Greatness set in stone

The series against Zimbabwe will not be remembered in great detail for a long time but, amongst the avalanche of runs on two blameless pitches, one man set his obvious ‘greatness’ in foundations of solid rock.

In taking his career average from 41 to 46.4 Jacques Kallis took such a giant stride through the acres of “middle ground” towards the very best who have ever played the game that it will be all-but impossible for him to return.

As much as people may care to debate the point, cricket is a game ruled and governed by statistics and that is how players are judged and will be remembered.
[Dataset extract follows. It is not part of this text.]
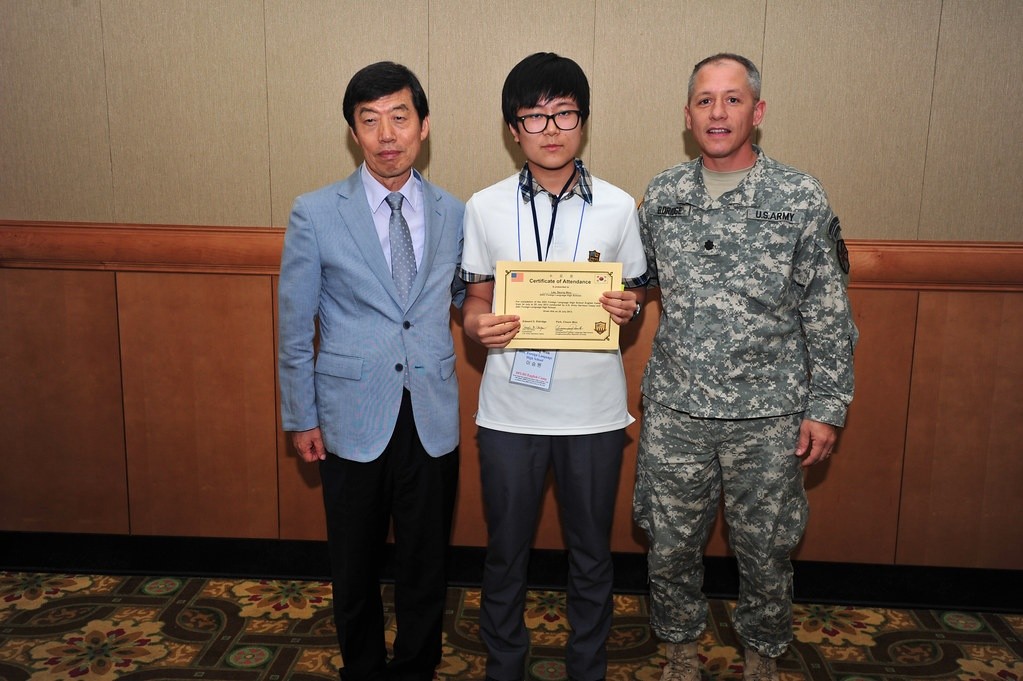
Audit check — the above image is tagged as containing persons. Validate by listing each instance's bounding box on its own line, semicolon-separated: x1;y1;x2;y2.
275;61;467;681
459;50;651;681
632;54;858;681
Even the ‘characters’ and the gentlemen of the game are introduced as “Fred Smith who scored 10,000 runs at an average of 40 but was so much more than that…” The statistics come first.

The popular statistical mantra dictates that average Test batsmen average between 35 and 40. Good players average between 40 and 45. Very good players average between 45 and 50 and that rarity, the ‘great’ player, averages over 50.

Kallis is now virtually assured of an average in the 40s for the rest of his career because he would have to lose form form so horribly, for so long, that he is likely to be dropped before his career average dips below the 40 mark.

In all probability, however, his sky-high confidence, supreme skill, impressive fitness, extraordinary concentration and insatiable desire will see him build on the success of this tour. An average of 41 was neither here nor there for Jacques Henry Kallis before the tour began. Now, however, the threshold of greatness is virtually within touching distance. Watch him go.